Don't believe the synopsis of this book. I don't think the person who wrote it has read the book or possibly I missed an entire chapter or three. The main character is not a detective, he's a bounty hunter with magical talent who is used by the government to capture rogue "actives" (those with magic).
This is not even close to being a rip off of the Dresden files. It's set in the USA during the 1930s, but one in which magic has changed the course of history.
Language can get harsh at times. The violence level is high, but it's not intensely graphic. I wouldn't recommend this to my 14 year old son, but I might to an adult friend.
Likes to listen while doing chores; likes to write reviews while he should be doing chores.
Yes Bronson Pinchot. Who'd have thought? He nails this. His voice characterizations are fantastic, and well executed. His cadence is solid. He manages to do males and females in a diversity of ages and accents without his presentation being cheesy or overcooked. I would put him on par with Jim Dale who narrated the Harry Potter series (I believe that series is not available on Audible yet, unfortunately, though other Jim Dale narrations are).
As to the story, I was very well satisfied. I was put off by the idea of the "Grimnoir" as a bit of a silly portmanteau, but I was over it immediately. It is actually quite apt. The setting is an excellent combination of alternate history and urban fantasy. It has an extremely tight magical structure that makes for interesting plot twists and challenges for the protagonists. The characters well developed especially the main two with just the right amount of backstory. No doubt, Mr. Pinchot's voices have a lot to do with this.

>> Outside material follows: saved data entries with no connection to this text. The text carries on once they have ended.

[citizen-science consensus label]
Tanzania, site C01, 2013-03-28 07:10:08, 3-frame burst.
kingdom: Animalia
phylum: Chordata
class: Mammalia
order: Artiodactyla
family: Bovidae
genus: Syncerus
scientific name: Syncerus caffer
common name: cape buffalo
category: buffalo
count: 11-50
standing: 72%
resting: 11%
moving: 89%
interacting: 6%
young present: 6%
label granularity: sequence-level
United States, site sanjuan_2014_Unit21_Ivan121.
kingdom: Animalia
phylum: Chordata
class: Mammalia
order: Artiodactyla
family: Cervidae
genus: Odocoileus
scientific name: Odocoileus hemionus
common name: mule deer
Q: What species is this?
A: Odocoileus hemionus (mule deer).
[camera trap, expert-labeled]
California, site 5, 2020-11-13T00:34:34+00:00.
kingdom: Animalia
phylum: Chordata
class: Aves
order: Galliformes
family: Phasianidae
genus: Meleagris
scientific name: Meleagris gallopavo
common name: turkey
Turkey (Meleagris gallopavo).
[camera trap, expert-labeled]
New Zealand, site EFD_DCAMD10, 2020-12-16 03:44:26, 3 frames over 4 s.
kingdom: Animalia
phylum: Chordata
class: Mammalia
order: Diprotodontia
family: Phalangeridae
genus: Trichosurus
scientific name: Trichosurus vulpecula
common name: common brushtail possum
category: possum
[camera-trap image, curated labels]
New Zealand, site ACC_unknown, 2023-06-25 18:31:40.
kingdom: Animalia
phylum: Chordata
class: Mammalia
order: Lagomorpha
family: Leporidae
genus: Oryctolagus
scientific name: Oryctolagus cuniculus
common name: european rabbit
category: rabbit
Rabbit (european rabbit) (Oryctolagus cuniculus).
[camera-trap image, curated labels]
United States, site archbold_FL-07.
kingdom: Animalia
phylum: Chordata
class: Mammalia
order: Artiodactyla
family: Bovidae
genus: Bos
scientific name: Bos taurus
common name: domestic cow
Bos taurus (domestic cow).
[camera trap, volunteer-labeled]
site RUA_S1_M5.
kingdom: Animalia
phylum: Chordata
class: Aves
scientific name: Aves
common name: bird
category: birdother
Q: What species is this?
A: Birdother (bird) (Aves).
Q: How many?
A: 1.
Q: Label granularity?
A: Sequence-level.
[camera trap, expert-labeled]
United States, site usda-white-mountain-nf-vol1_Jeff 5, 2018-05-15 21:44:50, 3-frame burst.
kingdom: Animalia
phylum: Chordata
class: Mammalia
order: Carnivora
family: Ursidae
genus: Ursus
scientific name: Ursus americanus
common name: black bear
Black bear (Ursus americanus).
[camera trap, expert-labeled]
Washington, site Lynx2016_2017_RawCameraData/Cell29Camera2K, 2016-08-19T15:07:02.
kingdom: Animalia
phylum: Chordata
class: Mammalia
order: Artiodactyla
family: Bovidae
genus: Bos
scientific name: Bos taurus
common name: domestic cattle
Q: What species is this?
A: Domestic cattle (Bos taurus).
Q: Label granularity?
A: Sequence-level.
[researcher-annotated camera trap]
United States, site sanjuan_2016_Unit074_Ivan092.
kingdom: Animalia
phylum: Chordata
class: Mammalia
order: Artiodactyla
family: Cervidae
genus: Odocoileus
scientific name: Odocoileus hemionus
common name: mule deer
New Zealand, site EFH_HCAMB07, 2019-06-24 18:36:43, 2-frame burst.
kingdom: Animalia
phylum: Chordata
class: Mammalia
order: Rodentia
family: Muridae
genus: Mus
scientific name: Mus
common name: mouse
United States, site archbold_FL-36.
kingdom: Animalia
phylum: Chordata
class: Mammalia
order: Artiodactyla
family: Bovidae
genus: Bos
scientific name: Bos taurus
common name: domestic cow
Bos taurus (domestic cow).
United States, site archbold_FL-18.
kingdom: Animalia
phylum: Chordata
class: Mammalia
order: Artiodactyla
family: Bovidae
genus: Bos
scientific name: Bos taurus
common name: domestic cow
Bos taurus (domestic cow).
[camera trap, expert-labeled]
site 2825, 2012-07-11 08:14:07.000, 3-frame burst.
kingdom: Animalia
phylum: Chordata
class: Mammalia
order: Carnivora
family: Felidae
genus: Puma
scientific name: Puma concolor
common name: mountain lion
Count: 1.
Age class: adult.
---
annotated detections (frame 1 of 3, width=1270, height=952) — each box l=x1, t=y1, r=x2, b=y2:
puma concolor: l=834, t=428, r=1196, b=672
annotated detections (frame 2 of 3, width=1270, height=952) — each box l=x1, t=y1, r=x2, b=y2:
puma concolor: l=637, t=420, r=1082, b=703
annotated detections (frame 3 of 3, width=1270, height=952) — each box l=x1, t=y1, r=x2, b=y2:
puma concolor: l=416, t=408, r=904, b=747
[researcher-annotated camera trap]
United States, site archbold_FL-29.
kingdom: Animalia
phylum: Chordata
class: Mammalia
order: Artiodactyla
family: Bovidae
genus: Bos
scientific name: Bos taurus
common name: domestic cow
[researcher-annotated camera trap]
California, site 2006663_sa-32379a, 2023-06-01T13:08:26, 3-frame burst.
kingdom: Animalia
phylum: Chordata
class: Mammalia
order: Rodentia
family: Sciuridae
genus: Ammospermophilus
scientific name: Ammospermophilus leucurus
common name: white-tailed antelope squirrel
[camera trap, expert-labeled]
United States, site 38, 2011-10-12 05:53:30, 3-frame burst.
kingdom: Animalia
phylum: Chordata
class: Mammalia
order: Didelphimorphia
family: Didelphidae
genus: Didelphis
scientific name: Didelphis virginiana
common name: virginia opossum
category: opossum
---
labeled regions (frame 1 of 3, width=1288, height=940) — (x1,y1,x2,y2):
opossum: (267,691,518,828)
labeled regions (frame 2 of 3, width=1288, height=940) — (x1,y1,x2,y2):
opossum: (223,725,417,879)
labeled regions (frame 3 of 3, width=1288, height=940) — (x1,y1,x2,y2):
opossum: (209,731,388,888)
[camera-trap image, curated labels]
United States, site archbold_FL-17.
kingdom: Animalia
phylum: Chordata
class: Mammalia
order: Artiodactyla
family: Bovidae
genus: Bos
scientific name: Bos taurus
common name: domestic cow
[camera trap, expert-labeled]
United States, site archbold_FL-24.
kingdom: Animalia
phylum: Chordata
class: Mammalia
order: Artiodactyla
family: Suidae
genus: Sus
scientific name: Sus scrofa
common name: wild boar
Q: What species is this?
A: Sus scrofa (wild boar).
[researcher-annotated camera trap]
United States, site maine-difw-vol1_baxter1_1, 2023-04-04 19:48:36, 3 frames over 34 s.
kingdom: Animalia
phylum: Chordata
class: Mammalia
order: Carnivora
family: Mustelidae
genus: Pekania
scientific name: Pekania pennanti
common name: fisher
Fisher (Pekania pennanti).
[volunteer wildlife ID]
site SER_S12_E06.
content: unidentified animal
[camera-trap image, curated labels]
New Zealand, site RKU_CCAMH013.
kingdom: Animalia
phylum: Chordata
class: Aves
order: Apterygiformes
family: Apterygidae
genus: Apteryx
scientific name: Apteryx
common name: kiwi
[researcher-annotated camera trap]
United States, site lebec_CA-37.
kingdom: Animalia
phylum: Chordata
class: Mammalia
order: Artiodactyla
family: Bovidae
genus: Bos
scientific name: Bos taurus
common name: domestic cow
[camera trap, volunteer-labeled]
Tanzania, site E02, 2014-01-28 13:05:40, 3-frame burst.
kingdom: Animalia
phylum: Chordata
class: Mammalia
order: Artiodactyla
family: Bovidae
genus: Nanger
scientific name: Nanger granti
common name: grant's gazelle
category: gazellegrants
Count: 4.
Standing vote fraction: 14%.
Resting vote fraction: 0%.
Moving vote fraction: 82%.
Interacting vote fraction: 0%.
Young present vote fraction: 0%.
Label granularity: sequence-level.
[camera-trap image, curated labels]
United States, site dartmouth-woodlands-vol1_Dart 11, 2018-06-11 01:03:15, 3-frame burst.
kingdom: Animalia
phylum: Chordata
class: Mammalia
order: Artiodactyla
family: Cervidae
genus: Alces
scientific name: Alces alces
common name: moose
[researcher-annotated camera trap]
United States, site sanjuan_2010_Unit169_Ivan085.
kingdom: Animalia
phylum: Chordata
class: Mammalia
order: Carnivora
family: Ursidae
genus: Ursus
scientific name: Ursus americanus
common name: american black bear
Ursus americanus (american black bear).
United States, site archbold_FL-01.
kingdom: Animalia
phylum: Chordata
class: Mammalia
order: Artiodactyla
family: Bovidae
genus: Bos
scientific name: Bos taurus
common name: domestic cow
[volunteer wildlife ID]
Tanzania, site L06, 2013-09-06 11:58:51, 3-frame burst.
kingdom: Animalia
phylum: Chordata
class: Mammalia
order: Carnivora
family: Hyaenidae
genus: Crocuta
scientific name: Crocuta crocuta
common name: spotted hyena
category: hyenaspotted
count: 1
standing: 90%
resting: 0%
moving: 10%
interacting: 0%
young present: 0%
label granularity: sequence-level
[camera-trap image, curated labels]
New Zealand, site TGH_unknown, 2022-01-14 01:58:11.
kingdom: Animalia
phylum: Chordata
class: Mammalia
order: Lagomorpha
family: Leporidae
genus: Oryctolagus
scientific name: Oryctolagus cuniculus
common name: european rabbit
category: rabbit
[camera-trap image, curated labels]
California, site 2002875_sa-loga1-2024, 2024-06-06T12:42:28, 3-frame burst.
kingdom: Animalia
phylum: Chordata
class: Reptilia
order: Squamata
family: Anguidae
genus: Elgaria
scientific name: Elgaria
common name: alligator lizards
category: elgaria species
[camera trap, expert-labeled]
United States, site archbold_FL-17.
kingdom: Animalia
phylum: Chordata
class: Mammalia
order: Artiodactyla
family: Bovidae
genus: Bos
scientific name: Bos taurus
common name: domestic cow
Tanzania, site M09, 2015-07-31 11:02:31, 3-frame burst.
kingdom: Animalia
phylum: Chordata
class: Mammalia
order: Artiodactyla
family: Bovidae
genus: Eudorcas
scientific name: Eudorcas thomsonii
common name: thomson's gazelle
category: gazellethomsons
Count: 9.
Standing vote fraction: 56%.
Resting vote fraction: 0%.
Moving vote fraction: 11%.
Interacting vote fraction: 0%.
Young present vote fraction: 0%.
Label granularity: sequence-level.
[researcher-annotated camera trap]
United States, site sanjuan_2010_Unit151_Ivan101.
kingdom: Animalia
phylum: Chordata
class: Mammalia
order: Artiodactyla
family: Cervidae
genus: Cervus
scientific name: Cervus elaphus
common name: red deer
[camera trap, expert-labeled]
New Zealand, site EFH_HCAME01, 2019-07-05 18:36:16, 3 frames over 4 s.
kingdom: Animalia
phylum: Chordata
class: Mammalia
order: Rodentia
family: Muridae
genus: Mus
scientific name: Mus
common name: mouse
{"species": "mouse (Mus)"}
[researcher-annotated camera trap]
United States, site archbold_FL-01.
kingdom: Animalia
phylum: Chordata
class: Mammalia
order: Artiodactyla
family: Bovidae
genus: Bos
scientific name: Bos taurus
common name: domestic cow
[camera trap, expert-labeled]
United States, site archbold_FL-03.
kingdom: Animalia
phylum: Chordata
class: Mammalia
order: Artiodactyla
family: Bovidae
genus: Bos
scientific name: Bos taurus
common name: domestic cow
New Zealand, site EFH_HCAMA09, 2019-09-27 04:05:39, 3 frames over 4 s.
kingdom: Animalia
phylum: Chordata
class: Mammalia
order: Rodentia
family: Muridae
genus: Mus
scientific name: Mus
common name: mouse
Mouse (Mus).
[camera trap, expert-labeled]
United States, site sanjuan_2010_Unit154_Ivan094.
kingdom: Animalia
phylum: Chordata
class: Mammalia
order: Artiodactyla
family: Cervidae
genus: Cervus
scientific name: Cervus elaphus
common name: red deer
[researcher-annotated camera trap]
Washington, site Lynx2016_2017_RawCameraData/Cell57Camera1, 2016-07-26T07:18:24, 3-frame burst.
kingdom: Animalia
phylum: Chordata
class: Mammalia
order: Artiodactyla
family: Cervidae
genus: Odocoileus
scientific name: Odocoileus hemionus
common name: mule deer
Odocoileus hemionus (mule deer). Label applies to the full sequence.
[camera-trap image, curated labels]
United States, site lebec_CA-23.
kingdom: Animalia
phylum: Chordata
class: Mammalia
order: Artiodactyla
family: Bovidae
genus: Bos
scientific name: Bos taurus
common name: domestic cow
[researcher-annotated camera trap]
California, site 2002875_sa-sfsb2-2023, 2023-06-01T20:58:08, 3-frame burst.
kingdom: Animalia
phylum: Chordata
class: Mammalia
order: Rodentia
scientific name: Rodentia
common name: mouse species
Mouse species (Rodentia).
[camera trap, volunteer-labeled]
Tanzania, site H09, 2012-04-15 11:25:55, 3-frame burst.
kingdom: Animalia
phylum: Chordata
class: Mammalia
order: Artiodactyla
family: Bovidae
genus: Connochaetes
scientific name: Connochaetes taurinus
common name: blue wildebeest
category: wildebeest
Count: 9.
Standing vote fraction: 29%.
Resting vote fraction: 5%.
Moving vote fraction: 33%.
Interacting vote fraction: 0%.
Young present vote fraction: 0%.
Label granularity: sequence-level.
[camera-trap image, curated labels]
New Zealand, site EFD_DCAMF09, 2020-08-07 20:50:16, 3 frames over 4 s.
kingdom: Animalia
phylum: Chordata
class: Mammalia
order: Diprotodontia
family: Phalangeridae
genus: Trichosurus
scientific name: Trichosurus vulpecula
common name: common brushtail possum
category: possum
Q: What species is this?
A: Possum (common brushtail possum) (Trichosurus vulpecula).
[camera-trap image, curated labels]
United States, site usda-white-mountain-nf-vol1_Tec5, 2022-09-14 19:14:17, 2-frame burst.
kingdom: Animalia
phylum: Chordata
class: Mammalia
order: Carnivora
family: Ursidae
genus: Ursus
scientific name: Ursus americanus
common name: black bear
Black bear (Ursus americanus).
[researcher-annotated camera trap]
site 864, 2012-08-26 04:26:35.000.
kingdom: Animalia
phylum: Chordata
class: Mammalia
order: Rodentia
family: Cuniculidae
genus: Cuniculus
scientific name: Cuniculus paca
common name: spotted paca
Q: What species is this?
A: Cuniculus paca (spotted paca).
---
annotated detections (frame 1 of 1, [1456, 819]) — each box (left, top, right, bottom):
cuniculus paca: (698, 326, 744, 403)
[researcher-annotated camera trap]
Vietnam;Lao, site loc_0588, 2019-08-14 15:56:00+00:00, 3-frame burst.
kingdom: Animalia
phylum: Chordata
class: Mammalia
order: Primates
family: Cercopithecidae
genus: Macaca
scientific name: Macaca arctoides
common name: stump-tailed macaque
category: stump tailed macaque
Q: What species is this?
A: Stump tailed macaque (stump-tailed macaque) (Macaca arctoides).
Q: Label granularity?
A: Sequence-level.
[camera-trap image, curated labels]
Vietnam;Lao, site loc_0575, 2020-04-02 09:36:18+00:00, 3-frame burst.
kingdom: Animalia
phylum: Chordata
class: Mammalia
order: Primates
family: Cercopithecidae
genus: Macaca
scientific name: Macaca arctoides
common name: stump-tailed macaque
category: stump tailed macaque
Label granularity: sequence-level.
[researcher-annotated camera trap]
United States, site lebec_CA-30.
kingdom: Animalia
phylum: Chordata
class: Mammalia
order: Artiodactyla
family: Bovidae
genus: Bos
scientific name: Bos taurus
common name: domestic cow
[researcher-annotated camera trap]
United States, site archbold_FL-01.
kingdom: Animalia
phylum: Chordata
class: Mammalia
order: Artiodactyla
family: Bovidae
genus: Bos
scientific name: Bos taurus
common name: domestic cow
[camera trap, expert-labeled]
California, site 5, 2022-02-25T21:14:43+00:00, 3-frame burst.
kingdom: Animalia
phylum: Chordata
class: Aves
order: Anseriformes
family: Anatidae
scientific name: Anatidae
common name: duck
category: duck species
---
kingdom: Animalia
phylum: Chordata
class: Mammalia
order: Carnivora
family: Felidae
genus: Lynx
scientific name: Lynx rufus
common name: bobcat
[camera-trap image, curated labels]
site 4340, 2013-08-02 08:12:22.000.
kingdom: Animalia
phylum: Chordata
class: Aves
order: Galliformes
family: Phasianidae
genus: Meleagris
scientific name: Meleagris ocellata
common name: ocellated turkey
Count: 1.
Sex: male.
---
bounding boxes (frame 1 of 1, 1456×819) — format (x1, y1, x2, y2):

This book can go from quiet introspection to epic battles dialed up to 11 in very short order. It is impossible to get bored.
Had no idea that Bronson Pinchots voice would make the story so entertaining! thoroughly enjoyed the book and loved the characters! cant wait to start the next book.
There is no sparkly fairy dust or unicorns to be found in "Hard Magic." No vampires, either, which is a refreshing change, I suppose. "Hard Magic" is written much like the hard-boiled detective fiction of the 1940s--but there's more blood and gore. It should appeal to the action-thriller fan. I bought it because I thought it would be amusing to read a story that applied the detective-thriller style to a book about people with magical abilities--and it WAS amusing. I am not a fan of blood and guts, but this was sufficiently cartoony that it didn't trouble me much beyond the occasional wince.
Bronson Pinchot does a good job of narration, though he had some phrasing peculiarities that distracted me at times. (I would repeat the phrase in my mind until I found the emphasis I thought worked better. Then I'd have to scramble to catch up with the story. But that's me.)
Take my rating with a grain of salt: I am not a fan of the hard-boiled detective story, and I tend to avoid stories with a lot of violence. If you enjoy these, AND you enjoy fantasy, "Hard Magic" may be just your cup of guts 'n gore.